Well my Dad's Irish wolf hounds have an outside run thingy so I think the CO could go out there when my Dad has guests. It should not be a problem and regarding the post man the worry was mostly windows being pushed out as it is easy enough to keep a dog in the living room when answering the door, just we don't really then want to see the door leaping out of a closed window :lol2:.

I think we are okay with them hating strangers on walks for example as my parents have a few acres which we currently walk the dogs and my arctic fox around. Our neighbours are a fair way away also so we should in theory be okay with that too. 

-
Elina


----------



## CorntasticBully (Jan 21, 2012)

Sounds like you have a nice set up. I'd like to have an article fox BTW. 

Really on walks its usually not a problem though they may act aloof. Generally not vicious. You should socialize and imo if the dog is stable they will be manageable in public.


----------



## Elina (Jul 22, 2009)

My Dad plans to, if he gets one take it to puppy socialisation classes to try to get the dog accustomed to seeing strangers from an early age. We read that that can help as apparently can neutering males so shall have that done too. 
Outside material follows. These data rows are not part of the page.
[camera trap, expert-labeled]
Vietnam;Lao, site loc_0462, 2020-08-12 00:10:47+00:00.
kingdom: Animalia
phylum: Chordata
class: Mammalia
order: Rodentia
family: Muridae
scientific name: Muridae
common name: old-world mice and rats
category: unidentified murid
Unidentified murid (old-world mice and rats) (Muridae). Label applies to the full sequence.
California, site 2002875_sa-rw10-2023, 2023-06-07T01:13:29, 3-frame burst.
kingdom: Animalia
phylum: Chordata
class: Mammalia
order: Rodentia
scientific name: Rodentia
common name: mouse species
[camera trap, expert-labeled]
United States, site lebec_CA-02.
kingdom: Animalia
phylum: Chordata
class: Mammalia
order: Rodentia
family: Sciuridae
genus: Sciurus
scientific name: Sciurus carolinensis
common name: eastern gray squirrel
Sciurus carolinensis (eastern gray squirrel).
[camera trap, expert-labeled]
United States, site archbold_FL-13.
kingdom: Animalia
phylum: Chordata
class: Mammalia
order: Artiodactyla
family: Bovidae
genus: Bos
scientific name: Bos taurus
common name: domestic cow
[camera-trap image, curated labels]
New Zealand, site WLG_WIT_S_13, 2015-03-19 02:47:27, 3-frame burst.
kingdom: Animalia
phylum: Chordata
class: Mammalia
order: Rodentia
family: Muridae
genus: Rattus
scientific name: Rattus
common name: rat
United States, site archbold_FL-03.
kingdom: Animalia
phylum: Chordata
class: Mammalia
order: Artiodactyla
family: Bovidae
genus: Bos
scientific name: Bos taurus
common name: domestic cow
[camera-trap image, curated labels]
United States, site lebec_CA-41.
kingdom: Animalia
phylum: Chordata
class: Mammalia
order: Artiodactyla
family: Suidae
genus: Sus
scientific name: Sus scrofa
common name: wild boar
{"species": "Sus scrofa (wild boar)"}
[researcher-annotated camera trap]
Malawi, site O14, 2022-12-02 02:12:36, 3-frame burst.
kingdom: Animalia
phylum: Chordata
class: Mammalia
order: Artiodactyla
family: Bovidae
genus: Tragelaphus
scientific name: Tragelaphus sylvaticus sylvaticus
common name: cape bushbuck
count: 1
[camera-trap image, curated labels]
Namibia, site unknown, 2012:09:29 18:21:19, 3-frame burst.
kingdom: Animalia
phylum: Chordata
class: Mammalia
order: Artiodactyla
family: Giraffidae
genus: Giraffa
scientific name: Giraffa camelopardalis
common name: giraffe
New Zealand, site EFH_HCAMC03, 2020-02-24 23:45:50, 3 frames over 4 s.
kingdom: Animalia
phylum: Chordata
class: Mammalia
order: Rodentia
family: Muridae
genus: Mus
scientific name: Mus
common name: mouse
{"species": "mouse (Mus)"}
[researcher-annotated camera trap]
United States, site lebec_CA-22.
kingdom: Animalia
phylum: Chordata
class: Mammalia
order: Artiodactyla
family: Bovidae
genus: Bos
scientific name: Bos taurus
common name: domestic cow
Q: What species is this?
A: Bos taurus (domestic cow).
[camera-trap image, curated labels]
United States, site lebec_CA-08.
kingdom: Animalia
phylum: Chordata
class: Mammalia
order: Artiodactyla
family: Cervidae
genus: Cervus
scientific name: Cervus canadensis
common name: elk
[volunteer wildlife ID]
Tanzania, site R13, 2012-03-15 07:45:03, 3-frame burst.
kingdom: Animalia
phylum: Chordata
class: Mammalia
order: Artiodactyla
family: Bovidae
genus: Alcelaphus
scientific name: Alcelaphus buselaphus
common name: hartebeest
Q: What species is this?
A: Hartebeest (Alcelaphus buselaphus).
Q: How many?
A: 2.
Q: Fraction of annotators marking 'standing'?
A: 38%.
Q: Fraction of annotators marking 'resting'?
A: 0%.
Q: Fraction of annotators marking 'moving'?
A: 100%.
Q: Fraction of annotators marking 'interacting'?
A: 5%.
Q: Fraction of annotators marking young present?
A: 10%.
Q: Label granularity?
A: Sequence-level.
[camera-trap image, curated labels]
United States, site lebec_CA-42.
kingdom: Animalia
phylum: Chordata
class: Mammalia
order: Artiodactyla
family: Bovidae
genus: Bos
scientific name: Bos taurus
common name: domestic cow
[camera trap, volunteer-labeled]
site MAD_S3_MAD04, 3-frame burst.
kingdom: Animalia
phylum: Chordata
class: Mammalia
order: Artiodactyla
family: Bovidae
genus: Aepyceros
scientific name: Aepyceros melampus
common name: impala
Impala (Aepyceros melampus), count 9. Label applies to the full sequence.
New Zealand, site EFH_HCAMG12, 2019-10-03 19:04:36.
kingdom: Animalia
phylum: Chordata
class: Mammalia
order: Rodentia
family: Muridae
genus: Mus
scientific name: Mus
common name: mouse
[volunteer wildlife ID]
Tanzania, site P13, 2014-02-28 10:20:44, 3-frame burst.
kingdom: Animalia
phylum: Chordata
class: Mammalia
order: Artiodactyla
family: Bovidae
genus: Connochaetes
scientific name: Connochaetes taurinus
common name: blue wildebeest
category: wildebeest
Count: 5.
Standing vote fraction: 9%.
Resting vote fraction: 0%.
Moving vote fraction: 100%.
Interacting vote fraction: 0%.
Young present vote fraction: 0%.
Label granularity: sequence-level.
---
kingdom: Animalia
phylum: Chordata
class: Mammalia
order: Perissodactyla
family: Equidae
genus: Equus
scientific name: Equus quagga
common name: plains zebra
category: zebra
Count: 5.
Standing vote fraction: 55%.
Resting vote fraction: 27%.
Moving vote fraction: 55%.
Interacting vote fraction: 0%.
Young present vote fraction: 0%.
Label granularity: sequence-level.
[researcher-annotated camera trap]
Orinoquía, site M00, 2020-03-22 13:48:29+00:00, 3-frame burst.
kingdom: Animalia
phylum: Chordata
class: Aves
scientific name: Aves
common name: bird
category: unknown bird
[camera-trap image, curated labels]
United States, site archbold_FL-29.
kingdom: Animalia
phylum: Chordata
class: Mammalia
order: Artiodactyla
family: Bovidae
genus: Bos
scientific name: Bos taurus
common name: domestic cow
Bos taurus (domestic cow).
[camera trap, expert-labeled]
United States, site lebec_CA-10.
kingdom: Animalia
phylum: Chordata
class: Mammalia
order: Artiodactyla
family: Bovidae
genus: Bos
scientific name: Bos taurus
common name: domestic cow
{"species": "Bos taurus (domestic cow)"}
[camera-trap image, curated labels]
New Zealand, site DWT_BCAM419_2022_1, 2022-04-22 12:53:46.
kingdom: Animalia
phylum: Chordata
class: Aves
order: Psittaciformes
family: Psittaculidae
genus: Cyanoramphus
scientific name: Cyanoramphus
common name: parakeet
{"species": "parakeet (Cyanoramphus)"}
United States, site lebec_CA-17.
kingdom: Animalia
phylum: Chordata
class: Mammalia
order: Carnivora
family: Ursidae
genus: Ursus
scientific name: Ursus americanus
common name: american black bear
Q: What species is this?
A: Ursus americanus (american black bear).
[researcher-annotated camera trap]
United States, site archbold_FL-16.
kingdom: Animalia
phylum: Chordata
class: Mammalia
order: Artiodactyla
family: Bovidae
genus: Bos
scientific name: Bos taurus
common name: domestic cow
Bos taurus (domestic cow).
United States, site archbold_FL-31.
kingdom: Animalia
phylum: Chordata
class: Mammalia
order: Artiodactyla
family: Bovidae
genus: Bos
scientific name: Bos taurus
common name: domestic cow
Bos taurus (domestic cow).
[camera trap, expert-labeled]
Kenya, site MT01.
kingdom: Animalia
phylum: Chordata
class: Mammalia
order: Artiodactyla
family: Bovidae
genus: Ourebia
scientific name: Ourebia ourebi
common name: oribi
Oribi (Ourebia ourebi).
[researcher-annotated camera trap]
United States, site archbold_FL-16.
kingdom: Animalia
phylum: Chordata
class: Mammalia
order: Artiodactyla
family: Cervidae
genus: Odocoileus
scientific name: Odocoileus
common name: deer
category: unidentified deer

Arctic's are lovely, the most dog like of the foxes we have. Seeing as you are in the US if you are interested in foxes take a look here: SYBIL'S MESSAGE BOARD - View forum - FOXES best foxy forum I know . 

-
Elina


----------



## CorntasticBully (Jan 21, 2012)

Thanks for the link. Don't know if I will ever have one but I'm interested and would love to learn more. 

Classes are a good idea. 

Here is another pic.


----------



## samurai (Sep 9, 2009)

Elina said:


> Thanks guys. I shall read those links now.
> 
> Yes I am importing 2 dogs from the US (Alaskan Klee Kai) for me, the OC would be my Dad's dog.
> 
> ...



When are you getting a Klee Kai? Can't wait to see pics


----------



## Elina (Jul 22, 2009)

March/April I believe :2thumb:.
-
Elina


----------